Y esa frase fue la forma como se decidió poner fin a la disputa interna. No obstante, lo cierto es que el tema había sido zanjado varias horas antes. Es más, el propio Espina se integró minutos antes que terminara la reunión de mesa para cerciorarse que la orden de Piñera se cumpliera.

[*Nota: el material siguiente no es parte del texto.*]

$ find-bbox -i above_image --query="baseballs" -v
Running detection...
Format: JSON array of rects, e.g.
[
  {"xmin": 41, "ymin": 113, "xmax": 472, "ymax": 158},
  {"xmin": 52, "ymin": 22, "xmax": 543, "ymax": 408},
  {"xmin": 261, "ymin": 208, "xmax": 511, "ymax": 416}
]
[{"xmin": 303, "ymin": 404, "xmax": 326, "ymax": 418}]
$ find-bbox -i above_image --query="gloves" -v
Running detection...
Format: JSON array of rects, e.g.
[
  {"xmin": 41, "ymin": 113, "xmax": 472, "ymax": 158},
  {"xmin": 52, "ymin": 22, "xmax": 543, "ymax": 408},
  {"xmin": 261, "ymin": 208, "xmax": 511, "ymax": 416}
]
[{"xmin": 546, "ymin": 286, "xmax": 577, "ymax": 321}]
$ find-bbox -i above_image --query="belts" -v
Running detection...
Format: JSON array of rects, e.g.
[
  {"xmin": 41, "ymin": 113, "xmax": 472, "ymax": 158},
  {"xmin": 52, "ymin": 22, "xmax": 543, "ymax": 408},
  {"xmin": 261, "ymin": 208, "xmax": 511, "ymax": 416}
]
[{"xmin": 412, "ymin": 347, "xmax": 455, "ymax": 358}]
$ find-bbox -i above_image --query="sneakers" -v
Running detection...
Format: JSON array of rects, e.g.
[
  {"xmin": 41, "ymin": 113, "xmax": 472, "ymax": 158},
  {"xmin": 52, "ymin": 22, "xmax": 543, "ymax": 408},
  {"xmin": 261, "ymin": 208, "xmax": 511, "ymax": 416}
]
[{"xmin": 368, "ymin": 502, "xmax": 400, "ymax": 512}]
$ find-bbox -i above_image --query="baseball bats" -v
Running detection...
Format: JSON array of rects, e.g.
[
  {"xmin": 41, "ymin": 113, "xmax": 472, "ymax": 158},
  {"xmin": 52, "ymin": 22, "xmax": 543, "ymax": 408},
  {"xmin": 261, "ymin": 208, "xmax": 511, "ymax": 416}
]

Vale decir, que no hubiera cambios en la dirigencia para no generar una imagen de desorden hacia la opinión pública.
Para que ello ocurriera, la propuesta que se puso sobre la mesa dejó perplejo al timonel: “O se van todos o no se va nadie”. La respuesta, aunque tardó un par de horas, fue evaluada por el entorno de Pérez como una “doblada de mano” a Larraín.
“Terminó, se acabó y estamos todos contentos”, dijo luego el concejal de Las Condes, enfatizando que “no hay más vueltas que darle”.
Asimismo, Larraín puntualizó que “no podemos estar predicando la unidad en la Alianza si no somos un partido muy unidos en lo interno”, y sentenció que el término del conflicto “es una señal de madurez y responsabilidad política”.
A continuación, Lily Pérez comentó con una amplia sonrisa que “lo más importante es que sigo en mi cargo” , antes de subrayar que “las diferencias se zanjaron, ya escucharon al presidente”.
Al cierre de esta edición la comisión política, debía discutir, entre otros temas, la disputa interna, aunque -de acuerdo a fuentes del partido- en la cita sólo se informaría de lo ocurrido, evitando ahondar en el tema para cerrar el capítulo.